Keywords

1 Introduction

Today’s multi-core processor dominate the market of computer processors. Traditional sequential program not utilize the processing power of multi-core architecture, not able to achieve speed up through multi-core processor. Availability of multi-core architecture enable execution of program in parallel and result in great speed up, which can’t be achieved in single core architecture. Parallelization of program can be done in two ways, either programmer can develop program with adding parallel constraints in a program by him self or parallelization is done with automatically parallelize compiler. Second approach ease task of programming, thus programmer doesn’t need to pay a lot attention on parallelizing construct while development of program. In sequential program loops consume a large amount of complete execution time. So our main aim is to break the loop to different processes and parallelization [1] of loop can reduce execution time significantly, thus great performance is gained and maximum utilization of core in processors [2].

Parallel processing is used to increase performance of systems. We can apply parallelization on single processor as well as multiprocessor. Applying it on multiprocessor is achieving more speedup. Automatic parallelization of loop will give us high performance computers.

Now days, the speed of processor is increased and now multiprocessor are shipped in the every personal computer. In the last decade most of compilers are working on sequential programming model. This is very time consuming process. Now, User doesn’t want to wait for long time to run a program. Parallelization is more necessary in the systems. Programmers want to write a code in sequential manner and don’t want to take overhead of parallelization [3] so it is want from compilers. So due to parallelization we get speedup in our program execution time. So implementation based the main purpose is to break the loop in to different thread so we achieve the maximum utilization of multi processors. In parallelization shared memory is also important concern.

Objective of this work is to generate a automatic compiler that automatically convert C code to parallelize one. Automatic parallelization is used to achieve proper utilization of resources or processors. In C programming, parallelization achieving is more tough so we add some thread to easy the process. Automatic compiler takes c program and apply OpenMP construct to given loop to parallelize it. Our main concern is to break the loop and send it onto different threads so, each thread perform their execution separately, but we have to take care of variable that are used in loop and shared to each thread a copy. We give the automatic conversion of serial program to parallel without taking the knowledge of parallelization to the user. So user easily write a program in sequential language but it run on parallel compiler and give output with better speed-up.

We are trying to develop a compiler that automatically generate a parallel code for sequential program. First, in this we generate the equation from loop statements, after that we reduce the problem to simpler way and apply dependence test to find the dependence between loop statements to convert it on parallelize. For dependency we apply gcd test for check the coefficients and after that we apply banergee test to check their lower bound or upper bound of loop to find it in range. So we add OpenMP construct to the code for parallelization to achieve maximum speedup. In this we take a sequential C program as a input and parallelize code is generated that can run on multi-core processors. So we achieve some level of processor utilization. In this work we use lex and yacc [4] tool to generate token and parsed the token to meaning full statements. Using this tool we easily get the position where we have to put OpenMP construct and check the dependence. So our compiler is getting input of C program then convert it on parallelize form where is requirement and give maximum speedup. We implement some as to shared variable and some as private for as per use in run time Whereas, array variable is always declared in shared. We use some mathematical forms to test the dependence in loop statements like echelon and uni-modular matrix. Using mathematical forms it easy to understand the loop statements and easily perform action on statements. So at last we make a compiler that covert automatically sequential program to parallelize without knowledge of this to user.
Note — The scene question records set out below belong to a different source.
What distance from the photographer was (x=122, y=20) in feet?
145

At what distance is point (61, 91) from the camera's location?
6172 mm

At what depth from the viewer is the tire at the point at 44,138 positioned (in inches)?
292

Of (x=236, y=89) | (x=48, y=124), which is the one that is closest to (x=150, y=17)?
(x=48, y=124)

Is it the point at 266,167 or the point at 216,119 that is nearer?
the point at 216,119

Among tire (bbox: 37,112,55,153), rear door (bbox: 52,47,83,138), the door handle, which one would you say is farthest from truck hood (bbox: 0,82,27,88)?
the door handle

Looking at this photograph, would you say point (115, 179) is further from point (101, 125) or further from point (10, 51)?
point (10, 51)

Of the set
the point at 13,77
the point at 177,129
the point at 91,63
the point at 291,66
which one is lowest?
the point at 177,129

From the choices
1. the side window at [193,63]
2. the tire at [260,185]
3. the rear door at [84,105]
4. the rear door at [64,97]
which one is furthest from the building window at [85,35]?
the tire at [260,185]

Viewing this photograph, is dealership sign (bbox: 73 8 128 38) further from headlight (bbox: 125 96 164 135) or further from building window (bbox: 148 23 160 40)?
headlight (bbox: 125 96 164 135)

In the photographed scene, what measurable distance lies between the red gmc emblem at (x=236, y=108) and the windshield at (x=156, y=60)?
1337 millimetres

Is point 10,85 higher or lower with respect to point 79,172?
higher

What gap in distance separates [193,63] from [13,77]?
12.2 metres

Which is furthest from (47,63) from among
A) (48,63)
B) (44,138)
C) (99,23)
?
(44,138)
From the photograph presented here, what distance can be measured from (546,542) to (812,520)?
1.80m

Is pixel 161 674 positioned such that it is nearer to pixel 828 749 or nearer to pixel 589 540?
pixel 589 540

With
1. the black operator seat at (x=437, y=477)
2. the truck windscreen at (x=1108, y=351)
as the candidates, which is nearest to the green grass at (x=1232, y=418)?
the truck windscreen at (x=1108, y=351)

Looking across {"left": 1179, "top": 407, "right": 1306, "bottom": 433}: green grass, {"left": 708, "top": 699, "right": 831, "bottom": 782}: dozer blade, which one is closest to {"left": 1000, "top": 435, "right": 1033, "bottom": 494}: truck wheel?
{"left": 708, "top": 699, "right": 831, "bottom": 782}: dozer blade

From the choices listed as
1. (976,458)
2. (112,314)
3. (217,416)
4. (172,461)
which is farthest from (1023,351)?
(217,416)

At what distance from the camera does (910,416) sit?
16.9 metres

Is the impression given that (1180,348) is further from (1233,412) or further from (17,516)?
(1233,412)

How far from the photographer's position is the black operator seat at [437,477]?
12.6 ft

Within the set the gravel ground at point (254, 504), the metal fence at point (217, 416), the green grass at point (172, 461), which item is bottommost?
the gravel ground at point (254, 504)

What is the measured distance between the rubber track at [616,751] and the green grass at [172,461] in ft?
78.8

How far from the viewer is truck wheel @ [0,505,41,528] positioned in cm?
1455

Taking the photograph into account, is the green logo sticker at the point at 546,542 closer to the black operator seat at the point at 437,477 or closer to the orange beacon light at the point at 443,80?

In this section, we describe the problem of sequential program and requirement of parallelization. In the second section, we discuss about OpenMP language. OpenMP constructs, how to used it and what about threads? In third section we classifies the dependency and different test of dependency. In fourth section, we discuss about this purpose work, algorithm, flow graph of process and give a conversion of sequential program to parallelize program. In last section, we write conclusion and future work of project.

2 OpenMP

OpenMP (Open Multi Processor) OpenMP is shared memory API (Application Program Interfaces) that facilitate shared memory parallelism in programming [5]. It is used to create shared memory parallel programs. It’s not a new programming language. It’s notation can be bind with different languages like FORTRAN, C, C++, etc. The used of OpenMP code at desired position it is very beneficial for parallel with minimal modification in the code. The advantage of OpenMP is that the responsibility of working out in parallel is up to the compiler. OpenMP have to declare both shared and private variable. In this we don’t required to change the most of the program but more important work is to identifying the parallel code.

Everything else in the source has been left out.